“Portanto, despojando-vos de toda impureza e
acúmulo de maldade, acolhei, com mansidão, a palavra em vós implantada, a qual
é poderosa para salvar a vossa alma. Tornai-vos, pois, praticantes da palavra e
não somente ouvintes, enganando-vos a vós mesmos. Porque, se alguém é ouvinte
da palavra e não praticante, assemelha-se ao homem que contempla, num espelho,
o seu rosto natural; pois a si mesmo se contempla, e se retira, e para logo se
esquece de como era a sua aparência. Mas aquele que considera, atentamente, na
lei perfeita, lei da liberdade, e nela persevera, não sendo ouvinte negligente,
mas operoso praticante, esse será bem-aventurado no que realizar. Se alguém
supõe ser religioso, deixando de refrear a língua, antes, enganando o próprio
coração, a sua religião é vã. A religião pura e sem mácula, para com o nosso
Deus e Pai, é esta: visitar os órfãos e as viúvas nas suas tribulações e a si
mesmo guardar-se incontaminado do mundo.” (Tg 1.21-27)
Tiago escreve sua
epístola possivelmente aos primeiros cristãos judeus que foram perseguidos em
Jerusalém e tiveram que se espalhar. Seu propósito era instruí-los e
encorajá-los para um viver diário na presença de Cristo diante das
complexidades e perplexidades da vida. Tiago pode ser chamado de o manual
prático da religião cristã, ou quem sabe um guia prático para a vida e conduta
cristã. É o livro de Provérbios do Novo
Testemento. Tiago é uma epístola que trata da fé em ação, do fazer para
acontecer no futuro, da prática da Palavra como confissão de fé, da prática de
obras para demonstrar a fé. É bom que notemos a ênfase que Tiago dá a Palavra
de Deus para moldar e corrigir a vida dos seguidores de Jesus Cristo. E dentro
desta ênfase o tema “sabedoria” quanto dom que procede de Deus, ocupa um lugar
proeminente em sua epístola. Para Tiago é necessário que a sabedoria permeie
nossas ações para que possamos praticar um cristianismo vivo, para que a fé
tenha obras, para que a conduta cristã seja ética, e para que a Palavra de Deus
exerça um testemunho fiel. Essa sabedoria que Tiago descreve, não vem de
livros, não vem dos acadêmicos, não vem dos intelectuais deste tempo, essa
sabedoria vem de uma única fonte, vem de Deus! “Se, porém, algum de vós necessita de sabedoria, peça-a a Deus, que a
todos dá liberalmente e nada lhes impropera; e ser-lhe-á concedida”. (Tg 1.5).
A sabedoria que vem
de Deus é aquela capacidade que temos de julgar corretamente, e agir
prudentemente. Por isso, uma das preocupações da sabedoria é que se viva o que
se sabe. O tema central do livro de
provérbios é “sabedoria para um viver justo, para uma vida correta”, e seu
propósito é “Dar sabedoria e entendimento quanto ao comportamento sábio”.

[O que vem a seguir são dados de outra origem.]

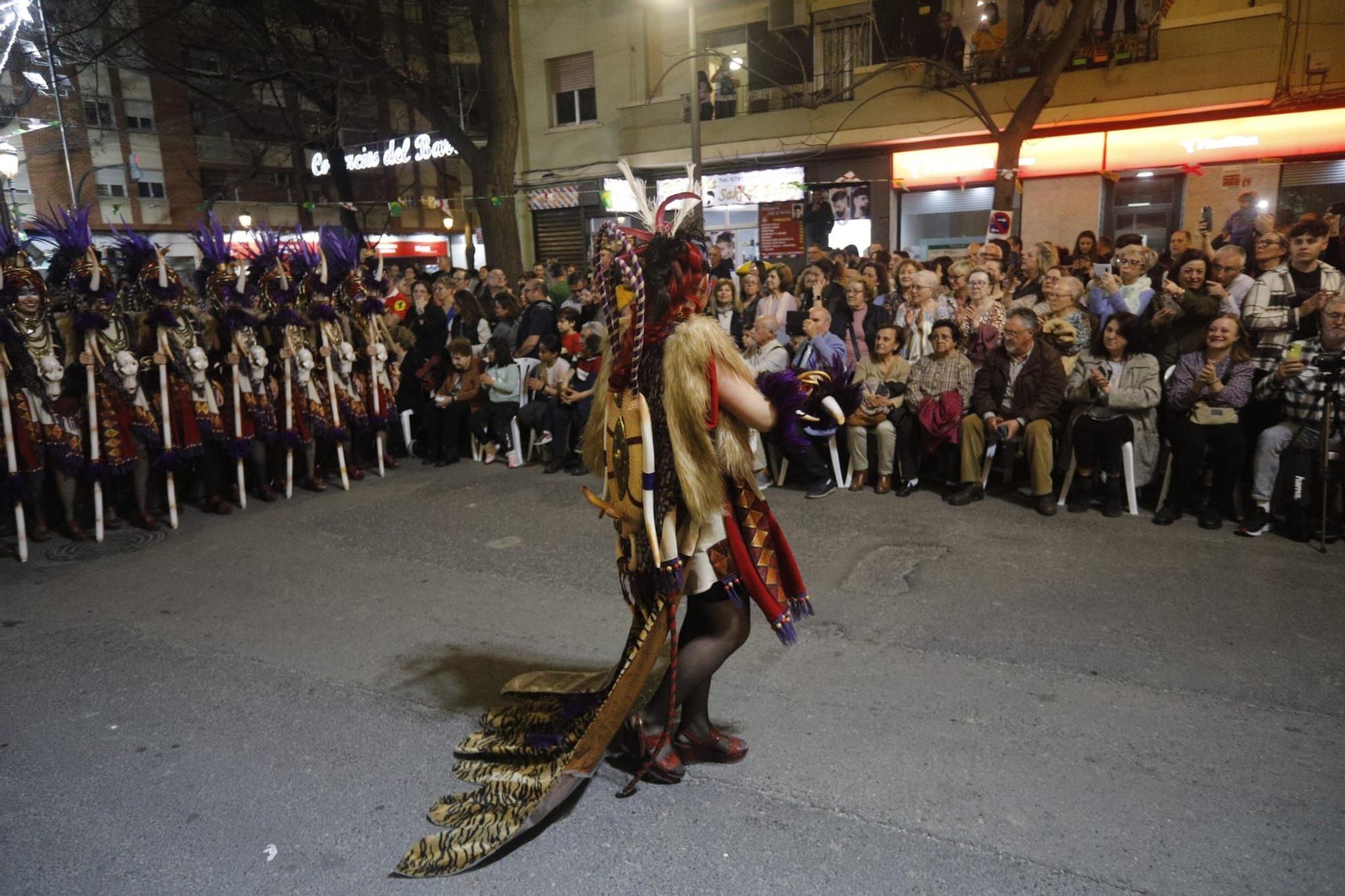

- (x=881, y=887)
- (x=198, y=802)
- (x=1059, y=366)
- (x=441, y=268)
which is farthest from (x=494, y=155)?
(x=881, y=887)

Isso, porque a sabedoria bíblica não é simplesmente teórica. Sendo assim,
pode-se declarar que, biblicamente falando, a pessoa sábia não é a que sabe,
mas sim a que vive. Essa é a sabedoria divina que vem do alto, do Pai das
luzes.
Como ser sábio? É difícil ser sábio? Porque é difícil ser sábio? Porque
é difícil agir com sabedoria. E porque é difícil agir com sabedoria? Porque
precisamos aliar o que sabemos ao que praticamos. A sabedoria divina não é um
compêndio teológico vazio de significado, ela é na verdade um exercício
constante da fé que nos é revelada na Palavra de Deus. Portanto, firmados
neste texto de Tiago que nos ensina como ser sábios, podemos dizer que:
SABER E NÃO PRATICAR É ENGANAR
A SI MESMO (Tg 1.21-22; 26-27)
Tiago recomenda enfaticamente que o que se sabe seja vivido. Quem
conhece, sabe de cor, mas não vive, engana a si mesmo. Pode até enganar outros
passando a impressão de ser uma pessoa piedosa e santa, mas na verdade, vai
enganar apenas a si mesmo. A Deus jamais enganará. Lembre-se que os homens veem
o exterior, a aparência, a máscara, mas o Senhor vê o coração.
Tiago diz: Vocês devem se
despojar de toda impureza, acúmulo de maldade e acolherem com mansidão
(humildade) a Palavra em vós implantada porque ela é poderosa para salvar a
alma.
Tiago diz, “livrem-se”, em que
no grego aparece como “apothemenoi”
e que significa “pôr para fora, despojar-se”, é uma metáfora que indica o ato
de tirar roupas. O cristão deve se livrar de tudo aquilo que impede o
crescimento espiritual e uma vida mais comprometida com Deus. Por isso Tiago
traz a afirmação: “livrem-se de toda impureza moral e da maldade que
prevalece”. Impureza aqui vem do grego “ryparia”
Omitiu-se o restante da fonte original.